— begin DATA FOR PROCESSING —

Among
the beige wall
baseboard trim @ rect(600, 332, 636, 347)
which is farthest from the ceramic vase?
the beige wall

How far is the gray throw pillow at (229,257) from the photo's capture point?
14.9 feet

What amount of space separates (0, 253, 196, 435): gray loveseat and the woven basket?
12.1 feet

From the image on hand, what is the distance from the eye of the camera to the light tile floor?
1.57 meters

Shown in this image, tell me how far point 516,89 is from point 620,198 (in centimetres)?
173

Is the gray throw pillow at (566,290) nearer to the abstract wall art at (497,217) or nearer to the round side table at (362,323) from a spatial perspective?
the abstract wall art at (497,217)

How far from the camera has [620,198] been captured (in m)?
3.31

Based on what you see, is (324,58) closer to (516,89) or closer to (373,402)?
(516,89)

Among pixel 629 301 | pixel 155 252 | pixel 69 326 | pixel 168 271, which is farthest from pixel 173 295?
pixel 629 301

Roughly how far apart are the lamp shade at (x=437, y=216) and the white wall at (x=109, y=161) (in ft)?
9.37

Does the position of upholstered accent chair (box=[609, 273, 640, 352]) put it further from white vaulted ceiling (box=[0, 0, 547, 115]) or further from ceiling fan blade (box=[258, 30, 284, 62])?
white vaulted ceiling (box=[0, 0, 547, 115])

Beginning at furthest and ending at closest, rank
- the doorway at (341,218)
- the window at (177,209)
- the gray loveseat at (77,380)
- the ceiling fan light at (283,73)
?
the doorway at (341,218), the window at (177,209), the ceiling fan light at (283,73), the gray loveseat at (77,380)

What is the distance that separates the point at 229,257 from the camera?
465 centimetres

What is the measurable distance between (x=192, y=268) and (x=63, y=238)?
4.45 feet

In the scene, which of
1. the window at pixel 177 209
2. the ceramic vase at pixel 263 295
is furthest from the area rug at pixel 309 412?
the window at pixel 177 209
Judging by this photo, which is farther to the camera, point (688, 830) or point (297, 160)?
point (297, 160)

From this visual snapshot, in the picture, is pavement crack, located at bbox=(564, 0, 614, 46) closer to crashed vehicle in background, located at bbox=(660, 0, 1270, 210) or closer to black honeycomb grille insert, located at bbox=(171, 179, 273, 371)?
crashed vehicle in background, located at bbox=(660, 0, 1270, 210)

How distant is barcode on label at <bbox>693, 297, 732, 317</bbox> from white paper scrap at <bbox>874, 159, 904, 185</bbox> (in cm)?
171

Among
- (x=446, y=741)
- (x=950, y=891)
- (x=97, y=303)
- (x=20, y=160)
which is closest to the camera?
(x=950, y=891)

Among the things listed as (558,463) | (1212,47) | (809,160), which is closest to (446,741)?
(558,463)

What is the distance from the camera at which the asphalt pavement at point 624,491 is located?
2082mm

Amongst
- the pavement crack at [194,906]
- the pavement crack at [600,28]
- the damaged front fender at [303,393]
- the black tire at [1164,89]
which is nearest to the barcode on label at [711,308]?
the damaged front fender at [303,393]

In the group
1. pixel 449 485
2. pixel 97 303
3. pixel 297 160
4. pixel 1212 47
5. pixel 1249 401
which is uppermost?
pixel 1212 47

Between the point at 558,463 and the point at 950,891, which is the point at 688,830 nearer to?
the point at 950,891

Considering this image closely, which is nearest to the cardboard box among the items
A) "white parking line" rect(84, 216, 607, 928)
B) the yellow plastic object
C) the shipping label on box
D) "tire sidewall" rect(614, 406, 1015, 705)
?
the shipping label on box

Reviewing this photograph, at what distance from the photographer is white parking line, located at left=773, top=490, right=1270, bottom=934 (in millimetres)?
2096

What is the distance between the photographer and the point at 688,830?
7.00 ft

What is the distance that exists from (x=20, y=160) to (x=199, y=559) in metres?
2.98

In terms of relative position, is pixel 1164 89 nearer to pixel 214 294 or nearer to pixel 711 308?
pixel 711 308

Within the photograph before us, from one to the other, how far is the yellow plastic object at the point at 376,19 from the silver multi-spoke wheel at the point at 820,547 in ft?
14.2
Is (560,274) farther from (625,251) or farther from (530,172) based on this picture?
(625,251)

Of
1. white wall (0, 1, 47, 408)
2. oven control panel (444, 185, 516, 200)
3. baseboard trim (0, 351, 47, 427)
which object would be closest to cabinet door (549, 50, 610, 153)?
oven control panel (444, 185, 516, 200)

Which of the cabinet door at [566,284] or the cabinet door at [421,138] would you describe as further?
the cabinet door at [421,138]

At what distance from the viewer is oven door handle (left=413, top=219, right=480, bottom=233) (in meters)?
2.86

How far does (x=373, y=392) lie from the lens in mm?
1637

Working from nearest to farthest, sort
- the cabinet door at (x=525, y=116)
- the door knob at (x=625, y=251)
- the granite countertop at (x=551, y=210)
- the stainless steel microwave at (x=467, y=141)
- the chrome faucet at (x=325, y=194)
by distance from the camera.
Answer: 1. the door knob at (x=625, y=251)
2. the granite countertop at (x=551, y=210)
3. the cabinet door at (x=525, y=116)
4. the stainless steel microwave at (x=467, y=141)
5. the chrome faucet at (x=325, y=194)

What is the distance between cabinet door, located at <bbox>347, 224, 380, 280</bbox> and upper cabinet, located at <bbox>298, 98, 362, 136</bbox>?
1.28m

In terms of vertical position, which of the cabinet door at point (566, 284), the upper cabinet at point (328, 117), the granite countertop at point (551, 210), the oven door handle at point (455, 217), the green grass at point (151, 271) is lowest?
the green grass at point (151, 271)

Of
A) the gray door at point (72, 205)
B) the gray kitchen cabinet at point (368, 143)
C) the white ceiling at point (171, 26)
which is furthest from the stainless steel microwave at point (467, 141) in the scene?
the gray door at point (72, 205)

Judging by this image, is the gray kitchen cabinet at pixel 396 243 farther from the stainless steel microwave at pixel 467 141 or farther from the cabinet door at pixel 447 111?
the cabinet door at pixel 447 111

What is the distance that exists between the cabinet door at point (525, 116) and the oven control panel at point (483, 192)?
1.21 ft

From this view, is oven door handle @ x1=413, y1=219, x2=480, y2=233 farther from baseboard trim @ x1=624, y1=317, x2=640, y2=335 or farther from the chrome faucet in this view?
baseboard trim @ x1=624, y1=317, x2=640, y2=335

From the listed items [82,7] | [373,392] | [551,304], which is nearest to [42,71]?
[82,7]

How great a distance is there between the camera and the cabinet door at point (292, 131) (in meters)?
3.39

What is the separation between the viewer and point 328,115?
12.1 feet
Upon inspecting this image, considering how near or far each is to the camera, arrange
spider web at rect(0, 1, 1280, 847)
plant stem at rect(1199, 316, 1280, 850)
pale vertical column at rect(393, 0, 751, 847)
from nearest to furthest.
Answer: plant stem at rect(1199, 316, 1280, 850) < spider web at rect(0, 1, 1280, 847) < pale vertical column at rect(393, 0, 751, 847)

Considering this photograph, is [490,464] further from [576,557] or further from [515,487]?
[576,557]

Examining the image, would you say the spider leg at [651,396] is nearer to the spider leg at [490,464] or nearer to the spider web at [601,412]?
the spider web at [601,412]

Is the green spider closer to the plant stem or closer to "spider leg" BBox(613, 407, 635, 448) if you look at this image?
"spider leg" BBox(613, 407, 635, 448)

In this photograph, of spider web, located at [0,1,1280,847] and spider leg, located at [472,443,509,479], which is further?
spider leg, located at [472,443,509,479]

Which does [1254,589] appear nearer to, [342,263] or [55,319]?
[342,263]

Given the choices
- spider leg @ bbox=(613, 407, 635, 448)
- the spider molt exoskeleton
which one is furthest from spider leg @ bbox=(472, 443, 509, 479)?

— end DATA FOR PROCESSING —

_TASK GOAL_
Copy out the records above with "woven basket" renamed to "wicker basket" wherever it occurs, keeping everything else the same.

_ANSWER TO THE TASK_
Among
the beige wall
baseboard trim @ rect(600, 332, 636, 347)
which is farthest from the ceramic vase?
the beige wall

How far is the gray throw pillow at (229,257) from the photo's capture point?
14.9 feet

What amount of space separates (0, 253, 196, 435): gray loveseat and the wicker basket?
12.1 feet

From the image on hand, what is the distance from the eye of the camera to the light tile floor?
1.57 meters

Shown in this image, tell me how far point 516,89 is from point 620,198 (in centimetres)?
173

Is the gray throw pillow at (566,290) nearer to the abstract wall art at (497,217) or nearer to the round side table at (362,323) from a spatial perspective?
the abstract wall art at (497,217)

How far from the camera has [620,198] been captured (in m)?
3.31

Based on what you see, is (324,58) closer to (516,89) or closer to (373,402)?
(516,89)

Among pixel 629 301 | pixel 155 252 | pixel 69 326 | pixel 168 271, which is farthest from pixel 173 295?
pixel 629 301

Roughly how far apart are the lamp shade at (x=437, y=216) and the white wall at (x=109, y=161) (in ft)?
9.37

Does the position of upholstered accent chair (box=[609, 273, 640, 352]) put it further from white vaulted ceiling (box=[0, 0, 547, 115]) or further from ceiling fan blade (box=[258, 30, 284, 62])?
white vaulted ceiling (box=[0, 0, 547, 115])

Beginning at furthest and ending at closest, rank
- the doorway at (341,218)
- the window at (177,209)
- the gray loveseat at (77,380)
- the ceiling fan light at (283,73)
?
the doorway at (341,218), the window at (177,209), the ceiling fan light at (283,73), the gray loveseat at (77,380)

What is the distance that separates the point at 229,257 from the camera?
465 centimetres

What is the measurable distance between (x=192, y=268) and (x=63, y=238)?
4.45 feet

In the scene, which of
1. the window at pixel 177 209
2. the ceramic vase at pixel 263 295
is furthest from the area rug at pixel 309 412?
the window at pixel 177 209
Judging by this photo, which is farther to the camera, point (688, 830) or point (297, 160)?
point (297, 160)

From this visual snapshot, in the picture, is pavement crack, located at bbox=(564, 0, 614, 46) closer to crashed vehicle in background, located at bbox=(660, 0, 1270, 210) or closer to black honeycomb grille insert, located at bbox=(171, 179, 273, 371)?
crashed vehicle in background, located at bbox=(660, 0, 1270, 210)

How distant is barcode on label at <bbox>693, 297, 732, 317</bbox> from white paper scrap at <bbox>874, 159, 904, 185</bbox> (in cm)?
171

Among
- (x=446, y=741)
- (x=950, y=891)
- (x=97, y=303)
- (x=20, y=160)
which is closest to the camera?
(x=950, y=891)

Among the things listed as (558,463) | (1212,47) | (809,160), which is closest to (446,741)?
(558,463)

What is the distance from the camera at which the asphalt pavement at point 624,491 is located?
2082mm

Amongst
- the pavement crack at [194,906]
- the pavement crack at [600,28]
- the damaged front fender at [303,393]
- the black tire at [1164,89]
which is nearest to the barcode on label at [711,308]?
the damaged front fender at [303,393]

In the group
1. pixel 449 485
2. pixel 97 303
3. pixel 297 160
4. pixel 1212 47
5. pixel 1249 401
which is uppermost?
pixel 1212 47

Between the point at 558,463 and the point at 950,891, which is the point at 688,830 nearer to?
the point at 950,891

Considering this image closely, which is nearest to the cardboard box among the items
A) "white parking line" rect(84, 216, 607, 928)
B) the yellow plastic object
C) the shipping label on box
D) "tire sidewall" rect(614, 406, 1015, 705)
?
the shipping label on box

Reviewing this photograph, at what distance from the photographer is white parking line, located at left=773, top=490, right=1270, bottom=934 (in millimetres)?
2096

What is the distance between the photographer and the point at 688,830?
7.00 ft

What is the distance that exists from (x=20, y=160) to (x=199, y=559) in metres?
2.98

In terms of relative position, is pixel 1164 89 nearer to pixel 214 294 or nearer to pixel 711 308?
pixel 711 308

Within the photograph before us, from one to the other, how far is the yellow plastic object at the point at 376,19 from the silver multi-spoke wheel at the point at 820,547 in ft?
14.2
Is (560,274) farther from (625,251) or farther from (530,172) based on this picture?
(625,251)

Of
1. white wall (0, 1, 47, 408)
2. oven control panel (444, 185, 516, 200)
3. baseboard trim (0, 351, 47, 427)
which object would be closest to cabinet door (549, 50, 610, 153)?
oven control panel (444, 185, 516, 200)

Which of the cabinet door at [566,284] or the cabinet door at [421,138] would you describe as further?
the cabinet door at [421,138]

At what distance from the viewer is oven door handle (left=413, top=219, right=480, bottom=233) (in meters)?
2.86

How far does (x=373, y=392) lie from the lens in mm?
1637

Working from nearest to farthest, sort
- the cabinet door at (x=525, y=116)
- the door knob at (x=625, y=251)
- the granite countertop at (x=551, y=210)
- the stainless steel microwave at (x=467, y=141)
- the chrome faucet at (x=325, y=194)
by distance from the camera.
Answer: 1. the door knob at (x=625, y=251)
2. the granite countertop at (x=551, y=210)
3. the cabinet door at (x=525, y=116)
4. the stainless steel microwave at (x=467, y=141)
5. the chrome faucet at (x=325, y=194)

What is the distance between cabinet door, located at <bbox>347, 224, 380, 280</bbox> and upper cabinet, located at <bbox>298, 98, 362, 136</bbox>?
1.28m

In terms of vertical position, which of the cabinet door at point (566, 284), the upper cabinet at point (328, 117), the granite countertop at point (551, 210), the oven door handle at point (455, 217), the green grass at point (151, 271) is lowest?
the green grass at point (151, 271)

Of
A) the gray door at point (72, 205)
B) the gray kitchen cabinet at point (368, 143)
C) the white ceiling at point (171, 26)
which is furthest from the stainless steel microwave at point (467, 141) in the scene?
the gray door at point (72, 205)

Judging by this image, is the gray kitchen cabinet at pixel 396 243 farther from the stainless steel microwave at pixel 467 141 or farther from the cabinet door at pixel 447 111?
the cabinet door at pixel 447 111

What is the distance that exists between the cabinet door at point (525, 116) and the oven control panel at point (483, 192)?
1.21 ft

From this view, is oven door handle @ x1=413, y1=219, x2=480, y2=233 farther from baseboard trim @ x1=624, y1=317, x2=640, y2=335 or farther from the chrome faucet in this view?
baseboard trim @ x1=624, y1=317, x2=640, y2=335

From the listed items [82,7] | [373,392] | [551,304], which is nearest to [42,71]?
[82,7]

How great a distance is there between the camera and the cabinet door at point (292, 131) (in meters)?
3.39

What is the separation between the viewer and point 328,115?
12.1 feet
Upon inspecting this image, considering how near or far each is to the camera, arrange
spider web at rect(0, 1, 1280, 847)
plant stem at rect(1199, 316, 1280, 850)
pale vertical column at rect(393, 0, 751, 847)
from nearest to furthest.
Answer: plant stem at rect(1199, 316, 1280, 850) < spider web at rect(0, 1, 1280, 847) < pale vertical column at rect(393, 0, 751, 847)

Considering this photograph, is [490,464] further from [576,557] or further from [515,487]?
[576,557]

Examining the image, would you say the spider leg at [651,396] is nearer to the spider leg at [490,464] or nearer to the spider web at [601,412]?
the spider web at [601,412]

Is the green spider closer to the plant stem or closer to "spider leg" BBox(613, 407, 635, 448) if you look at this image?
"spider leg" BBox(613, 407, 635, 448)

In this photograph, of spider web, located at [0,1,1280,847] and spider leg, located at [472,443,509,479], which is further?
spider leg, located at [472,443,509,479]

Which does [1254,589] appear nearer to, [342,263] or [55,319]?
[342,263]

Given the choices
- spider leg @ bbox=(613, 407, 635, 448)
- the spider molt exoskeleton
which one is furthest from spider leg @ bbox=(472, 443, 509, 479)?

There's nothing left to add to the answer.